As Christianity Today’s Daniel Silliman points out, the “National Guard is working with churches to help disaster victims in Western North Carolina.” The USA Today Network’s Kelly Puente provides compelling coverage of that.

The sound of chainsaws and earth-moving equipment has brought hope to Helene-damaged areas as Mennonite Disaster Service workers help clear back roads, Religion News Service’s Bob Smietana reports.

But the devastation of hundreds of miles from the Florida Gulf Coast to Georgia to the mountains of North Carolina, Christianity Today’s Emily Belz notes, “has created a complicated equation for Christian organizations that are on the frontline of disaster response.”

The latest “Crossroads” podcast featuring Terry Mattingly explores how “people of faith make real news after disasters.”

Leaders of one well-known ministry — Samaritan’s Purse, based in Boone, North Carolina — “had to find a way to help others as well as themselves,” as Religion Unplugged’s own Matthew Peterson explains.

Southern Baptists are coordinating supply runs and clearing damage in western North Carolina, according to the USA Today Network’s Liam Adams. See more details via Baptist Press’ Brandon Elrod.

Relief organizations associated with Churches of Christ “are beginning to send aid throughout the Southeast as damage and needs are assessed”  after Helene, The Christian Chronicle’s Calvin Cockrell writes.

The helpers in Asheville, North Carolina, include Catholic priests, Barb Fraze reports for the National Catholic Reporter.

In hard-hit areas, residents — including people of faith — “are assisting each other … and preparing for years of recovery,” as the Christian Science Monitor’s Simon Montlake details.

Elsewhere, Chris Moody, a North Carolina-based journalist who has written for Religion Unplugged, shares for the Atlantic how “our neighbors are taking care of each other once again.”
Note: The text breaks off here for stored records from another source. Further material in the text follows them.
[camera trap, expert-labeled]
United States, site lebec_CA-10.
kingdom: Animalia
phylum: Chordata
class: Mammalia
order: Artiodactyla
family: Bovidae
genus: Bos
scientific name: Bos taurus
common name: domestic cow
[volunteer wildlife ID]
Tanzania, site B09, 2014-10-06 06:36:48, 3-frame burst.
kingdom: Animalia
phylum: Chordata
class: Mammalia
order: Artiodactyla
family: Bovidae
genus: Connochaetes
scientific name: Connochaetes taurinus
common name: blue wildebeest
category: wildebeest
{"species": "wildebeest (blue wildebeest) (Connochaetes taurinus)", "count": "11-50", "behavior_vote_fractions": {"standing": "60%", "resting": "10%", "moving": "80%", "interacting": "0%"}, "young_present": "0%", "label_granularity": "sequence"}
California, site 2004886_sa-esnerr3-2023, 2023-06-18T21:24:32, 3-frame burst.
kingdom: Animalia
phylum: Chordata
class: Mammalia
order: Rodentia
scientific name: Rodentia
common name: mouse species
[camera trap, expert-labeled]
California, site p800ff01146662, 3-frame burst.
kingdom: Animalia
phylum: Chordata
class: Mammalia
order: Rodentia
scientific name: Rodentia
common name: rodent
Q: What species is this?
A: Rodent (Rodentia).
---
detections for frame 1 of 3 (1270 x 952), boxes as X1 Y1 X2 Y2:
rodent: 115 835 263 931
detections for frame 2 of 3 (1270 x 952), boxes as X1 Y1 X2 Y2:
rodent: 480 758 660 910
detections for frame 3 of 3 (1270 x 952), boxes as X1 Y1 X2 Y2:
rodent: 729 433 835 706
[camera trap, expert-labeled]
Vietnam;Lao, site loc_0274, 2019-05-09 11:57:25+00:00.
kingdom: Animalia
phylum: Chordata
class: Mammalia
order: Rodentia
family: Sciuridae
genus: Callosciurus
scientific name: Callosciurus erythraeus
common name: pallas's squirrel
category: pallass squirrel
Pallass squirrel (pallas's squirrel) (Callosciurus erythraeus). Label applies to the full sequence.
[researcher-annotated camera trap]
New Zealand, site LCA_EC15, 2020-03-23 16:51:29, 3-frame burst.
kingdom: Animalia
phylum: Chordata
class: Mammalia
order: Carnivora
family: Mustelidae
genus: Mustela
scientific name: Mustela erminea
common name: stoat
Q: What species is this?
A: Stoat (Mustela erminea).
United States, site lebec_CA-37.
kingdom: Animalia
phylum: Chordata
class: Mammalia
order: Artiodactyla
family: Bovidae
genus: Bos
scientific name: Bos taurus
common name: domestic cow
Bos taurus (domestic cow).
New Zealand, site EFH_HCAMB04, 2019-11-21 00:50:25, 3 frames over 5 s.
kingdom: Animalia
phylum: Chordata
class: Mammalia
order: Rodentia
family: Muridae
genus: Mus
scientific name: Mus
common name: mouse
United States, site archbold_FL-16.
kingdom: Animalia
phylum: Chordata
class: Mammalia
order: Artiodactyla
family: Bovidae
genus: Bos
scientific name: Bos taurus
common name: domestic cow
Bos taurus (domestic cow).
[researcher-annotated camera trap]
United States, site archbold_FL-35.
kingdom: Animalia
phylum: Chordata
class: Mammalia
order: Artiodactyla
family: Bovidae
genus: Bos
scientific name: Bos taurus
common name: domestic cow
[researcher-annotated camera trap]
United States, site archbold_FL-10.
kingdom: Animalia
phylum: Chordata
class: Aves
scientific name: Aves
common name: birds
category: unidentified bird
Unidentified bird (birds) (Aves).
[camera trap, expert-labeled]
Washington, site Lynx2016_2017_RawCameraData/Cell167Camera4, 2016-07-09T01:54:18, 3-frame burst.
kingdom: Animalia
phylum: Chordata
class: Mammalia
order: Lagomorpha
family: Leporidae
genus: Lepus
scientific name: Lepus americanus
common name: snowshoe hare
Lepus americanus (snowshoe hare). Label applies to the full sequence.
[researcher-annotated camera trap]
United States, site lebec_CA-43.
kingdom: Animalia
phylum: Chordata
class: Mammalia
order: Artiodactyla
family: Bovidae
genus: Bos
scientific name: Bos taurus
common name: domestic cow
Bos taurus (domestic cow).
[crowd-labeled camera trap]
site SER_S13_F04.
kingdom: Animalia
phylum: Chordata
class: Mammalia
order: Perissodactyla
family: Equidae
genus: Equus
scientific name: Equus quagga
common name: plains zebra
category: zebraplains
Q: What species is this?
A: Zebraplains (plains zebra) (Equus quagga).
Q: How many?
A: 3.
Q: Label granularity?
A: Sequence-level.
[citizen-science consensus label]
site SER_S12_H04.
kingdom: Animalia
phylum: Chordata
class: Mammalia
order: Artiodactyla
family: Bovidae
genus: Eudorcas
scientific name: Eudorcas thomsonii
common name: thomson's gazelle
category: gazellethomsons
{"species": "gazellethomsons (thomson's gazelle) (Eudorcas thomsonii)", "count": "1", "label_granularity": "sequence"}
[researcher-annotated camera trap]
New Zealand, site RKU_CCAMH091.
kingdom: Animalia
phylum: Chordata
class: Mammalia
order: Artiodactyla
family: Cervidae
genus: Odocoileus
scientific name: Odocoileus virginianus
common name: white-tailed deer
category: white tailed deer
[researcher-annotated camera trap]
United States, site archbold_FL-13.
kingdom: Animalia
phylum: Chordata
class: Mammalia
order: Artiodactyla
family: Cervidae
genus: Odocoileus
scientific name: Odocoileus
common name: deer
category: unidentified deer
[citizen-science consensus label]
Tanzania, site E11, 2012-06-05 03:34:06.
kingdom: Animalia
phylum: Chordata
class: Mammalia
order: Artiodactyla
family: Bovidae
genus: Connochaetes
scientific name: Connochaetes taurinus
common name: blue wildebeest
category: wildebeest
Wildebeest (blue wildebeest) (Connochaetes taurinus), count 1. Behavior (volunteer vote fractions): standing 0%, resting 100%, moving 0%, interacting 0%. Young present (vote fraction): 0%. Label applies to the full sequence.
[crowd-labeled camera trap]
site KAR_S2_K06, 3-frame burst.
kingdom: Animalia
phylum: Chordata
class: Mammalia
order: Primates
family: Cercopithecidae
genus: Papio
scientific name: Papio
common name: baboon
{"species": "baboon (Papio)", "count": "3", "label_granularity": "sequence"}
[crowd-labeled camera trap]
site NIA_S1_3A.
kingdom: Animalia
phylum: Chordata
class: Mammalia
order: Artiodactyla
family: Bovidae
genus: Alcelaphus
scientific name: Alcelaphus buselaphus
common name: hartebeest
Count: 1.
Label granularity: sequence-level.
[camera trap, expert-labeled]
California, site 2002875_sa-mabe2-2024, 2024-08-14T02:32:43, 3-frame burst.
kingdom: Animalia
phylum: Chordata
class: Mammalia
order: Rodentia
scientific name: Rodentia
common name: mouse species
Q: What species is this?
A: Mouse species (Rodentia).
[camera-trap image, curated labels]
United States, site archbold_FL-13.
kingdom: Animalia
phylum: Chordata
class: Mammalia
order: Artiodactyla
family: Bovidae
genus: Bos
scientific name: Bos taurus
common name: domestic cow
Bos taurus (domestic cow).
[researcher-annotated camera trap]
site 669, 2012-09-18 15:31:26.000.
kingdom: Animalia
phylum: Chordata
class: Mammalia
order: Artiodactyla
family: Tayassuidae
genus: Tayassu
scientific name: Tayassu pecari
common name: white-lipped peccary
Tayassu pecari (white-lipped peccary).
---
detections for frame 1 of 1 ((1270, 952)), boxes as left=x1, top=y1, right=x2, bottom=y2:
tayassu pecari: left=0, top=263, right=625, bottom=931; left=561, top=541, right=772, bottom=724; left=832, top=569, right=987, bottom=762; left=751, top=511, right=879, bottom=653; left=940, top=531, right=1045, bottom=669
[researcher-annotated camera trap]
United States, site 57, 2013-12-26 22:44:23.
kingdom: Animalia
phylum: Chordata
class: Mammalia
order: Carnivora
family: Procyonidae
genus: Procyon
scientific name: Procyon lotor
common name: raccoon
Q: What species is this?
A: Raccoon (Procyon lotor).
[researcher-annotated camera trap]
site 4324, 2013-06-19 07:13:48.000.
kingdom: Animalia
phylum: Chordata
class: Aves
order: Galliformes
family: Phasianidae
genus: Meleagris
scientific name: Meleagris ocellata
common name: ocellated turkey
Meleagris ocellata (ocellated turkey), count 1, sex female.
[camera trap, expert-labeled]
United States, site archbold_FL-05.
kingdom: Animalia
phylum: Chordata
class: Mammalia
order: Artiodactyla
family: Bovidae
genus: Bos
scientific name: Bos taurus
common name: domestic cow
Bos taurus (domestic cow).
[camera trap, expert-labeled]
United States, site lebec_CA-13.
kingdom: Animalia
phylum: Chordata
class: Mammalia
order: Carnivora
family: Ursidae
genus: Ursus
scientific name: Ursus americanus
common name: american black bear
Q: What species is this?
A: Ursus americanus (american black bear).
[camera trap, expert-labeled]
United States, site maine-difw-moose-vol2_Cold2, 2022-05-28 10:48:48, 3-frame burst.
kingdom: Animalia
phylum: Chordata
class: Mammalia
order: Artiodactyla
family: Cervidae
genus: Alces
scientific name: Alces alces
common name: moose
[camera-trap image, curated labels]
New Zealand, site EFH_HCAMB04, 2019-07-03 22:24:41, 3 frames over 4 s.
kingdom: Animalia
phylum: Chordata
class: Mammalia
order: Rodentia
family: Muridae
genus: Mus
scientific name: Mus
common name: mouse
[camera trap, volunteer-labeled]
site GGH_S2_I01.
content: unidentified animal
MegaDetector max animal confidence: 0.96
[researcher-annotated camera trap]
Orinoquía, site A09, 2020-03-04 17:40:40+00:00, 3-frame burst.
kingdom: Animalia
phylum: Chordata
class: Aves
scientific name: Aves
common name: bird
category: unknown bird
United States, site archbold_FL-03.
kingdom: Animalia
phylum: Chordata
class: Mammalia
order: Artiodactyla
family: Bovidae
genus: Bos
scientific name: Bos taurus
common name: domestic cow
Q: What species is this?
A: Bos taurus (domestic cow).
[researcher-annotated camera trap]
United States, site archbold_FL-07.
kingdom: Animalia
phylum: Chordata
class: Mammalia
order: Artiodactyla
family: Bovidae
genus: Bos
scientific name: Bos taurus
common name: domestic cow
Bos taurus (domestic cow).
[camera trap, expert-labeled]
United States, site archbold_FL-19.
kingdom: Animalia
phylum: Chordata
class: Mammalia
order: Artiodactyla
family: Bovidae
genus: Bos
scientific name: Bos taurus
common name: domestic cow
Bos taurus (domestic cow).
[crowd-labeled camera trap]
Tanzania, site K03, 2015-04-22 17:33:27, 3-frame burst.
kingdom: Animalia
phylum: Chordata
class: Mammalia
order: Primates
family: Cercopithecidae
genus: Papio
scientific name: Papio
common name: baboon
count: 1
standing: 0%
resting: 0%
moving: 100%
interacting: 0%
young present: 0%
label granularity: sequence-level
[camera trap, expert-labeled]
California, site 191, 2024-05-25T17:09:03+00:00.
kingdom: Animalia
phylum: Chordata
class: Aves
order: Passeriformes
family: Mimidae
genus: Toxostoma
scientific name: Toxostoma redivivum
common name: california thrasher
Moody predicts “a long road ahead” for the communities hit by Helene.

That’s crucial to note.

The disturbing images will fade quickly from televisions and social media. But the needs won’t disappear anytime soon.

The recovery process — excruciating at times — will take months and even years as neighbors, public servants and, yes, the faith-based FEMA work alongside each other.

Inside The Godbeat

“The unbuckling of the Bible Belt.”

That’s how pastor Ed Young Jr. described recent megachurch scandals around Dallas that seem to have no end, as the New York Times’ Ruth Graham reports.

See earlier coverage on Dallas’ summer of pastor scandals by Christianity Today’s Emily Belz.

Why have eight North Texas pastors resigned or been removed since June? The Dallas Morning News’ Adrian Ashford explains what led to their exits.

The Final Plug

I spent the first part of this week at Harding University’s Inspire lectureship in Searcy, Ark.

I enjoyed seeing my friend Frank Lockwood, religion editor for the Arkansas Democrat-Gazette.

Frank Lockwood, left, and Bobby Ross Jr. at Harding University. (Photo by Erik Tryggestad)

Happy Friday, everyone! Enjoy the weekend.


Bobby Ross Jr. writes the Weekend Plug-in column for Religion Unplugged and serves as editor-in-chief of The Christian Chronicle. A former religion writer for The Associated Press and The Oklahoman, Ross has reported from all 50 states and 18 nations. He has covered religion since 1999.